Ia bercerita tentang betapa sulitnya menggunakan teleskop saat musim panas di Alaska karena matahari tak pernah terbenam, atau di musim dingin saat suhu ekstrem bisa mencapai minus 40 derajat. Tapi dari tempat terpencil itu, ketertarikannya pada bintang-bintang tumbuh dan perlahan membawanya ke panggung dunia.
Meraih nobel di usia yang terbilang muda, Schmidt juga menolak label jenius. "Saya bukan seorang jenius. Saya hanya orang yang cukup pintar dan mau bekerja keras. Begitu juga kolega saya. Dunia ini berputar karena orang-orang biasa yang mau mencoba dan berkontribusi lewat hal yang mereka bisa," ujarnya.
Ia menekankan, kontribusi terhadap masyarakat tidak selalu datang dari panggung besar atau penemuan revolusioner. "Kita semua bisa berkontribusi dengan cara kita masing-masing. Saya mengajar fisika, saya membuat kursus daring, saya bantu ilmuwan lain berpikir bagaimana ilmu mereka bisa berdampak ke masyarakat," katanya.
Pesan untuk Anak Muda: Ambil Kesempatan, Percaya Diri
Di kesempatan konferensi pers, Schmidt menyampaikan pesan khusus untuk generasi muda Indonesia. "Ambil kesempatanmu. Percayalah pada dirimu sendiri. Tidak ada rumus baku untuk mengubah dunia. Tapi jika kamu memanfaatkan keahlianmu dan punya keberanian, kamu bisa membuat perubahan besar," ujarnya.
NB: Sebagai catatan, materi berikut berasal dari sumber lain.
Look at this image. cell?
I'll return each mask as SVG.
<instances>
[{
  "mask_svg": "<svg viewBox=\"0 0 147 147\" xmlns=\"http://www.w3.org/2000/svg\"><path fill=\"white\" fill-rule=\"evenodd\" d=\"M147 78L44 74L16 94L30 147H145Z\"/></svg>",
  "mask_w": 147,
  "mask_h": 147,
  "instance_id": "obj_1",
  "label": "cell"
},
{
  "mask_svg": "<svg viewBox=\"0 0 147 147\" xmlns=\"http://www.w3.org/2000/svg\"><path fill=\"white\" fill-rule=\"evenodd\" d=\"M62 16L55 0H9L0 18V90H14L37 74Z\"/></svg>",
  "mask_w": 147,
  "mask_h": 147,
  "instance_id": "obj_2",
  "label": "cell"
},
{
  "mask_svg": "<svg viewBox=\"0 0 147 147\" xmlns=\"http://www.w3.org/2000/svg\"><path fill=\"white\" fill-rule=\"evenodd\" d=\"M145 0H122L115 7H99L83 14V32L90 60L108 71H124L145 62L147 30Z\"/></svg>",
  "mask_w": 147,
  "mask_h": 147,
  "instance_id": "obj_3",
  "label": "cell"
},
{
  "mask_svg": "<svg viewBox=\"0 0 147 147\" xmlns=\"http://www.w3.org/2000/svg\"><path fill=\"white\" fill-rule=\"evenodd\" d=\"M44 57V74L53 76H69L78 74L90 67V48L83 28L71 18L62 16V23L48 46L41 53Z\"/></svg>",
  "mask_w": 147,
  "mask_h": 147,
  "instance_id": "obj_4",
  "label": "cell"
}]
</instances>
Baginya, kunci dari semangat ilmiah adalah rasa ingin tahu dan gairah untuk menemukan hal baru. "Tunjukkan pada anak-anak muda betapa serunya sains, betapa menegangkannya proses penemuan. Kalau mereka sudah merasakan itu, mereka tidak akan meninggalkan sains," katanya.
Schmidt menggarisbawahi bahwa pendidikan dan riset sains bukan hanya soal angka dan laboratorium. Sains, kata ia, adalah bagian dari budaya manusia.
"Dan siapapun, dari latar belakang manapun, bisa menjadi bagian dari perjalanan itu," ungkapnya.
Schmidt juga menjelaskan bahwa banyak teknologi yang kita nikmati hari ini mulai dari GPS, Wi-Fi, hingga kamera digital berakar dari riset dasar astronomi dan fisika yang dulunya dianggap tidak berguna.
"Teknologi CMOS di kamera smartphone, GPS yang pakai relativitas Einstein, bahkan Wi-Fi yang dikembangkan dari riset lubang hitam, semua itu berasal dari rasa ingin tahu," jelasnya.
Riset-riset itu awalnya tidak punya manfaat ekonomi langsung. Tapi puluhan tahun kemudian, ia menjadi fondasi industri teknologi bernilai triliunan dolar.
Ini menjadi pengingat penting, kata Schmidt, bahwa riset dasar harus terus didukung meskipun hasilnya tidak instan. "Banyak menteri dan pejabat bertanya, 'Kenapa harus riset lubang hitam?' Tapi jawabannya bisa Anda lihat hari ini, karena itu mendorong batas teknologi," katanya.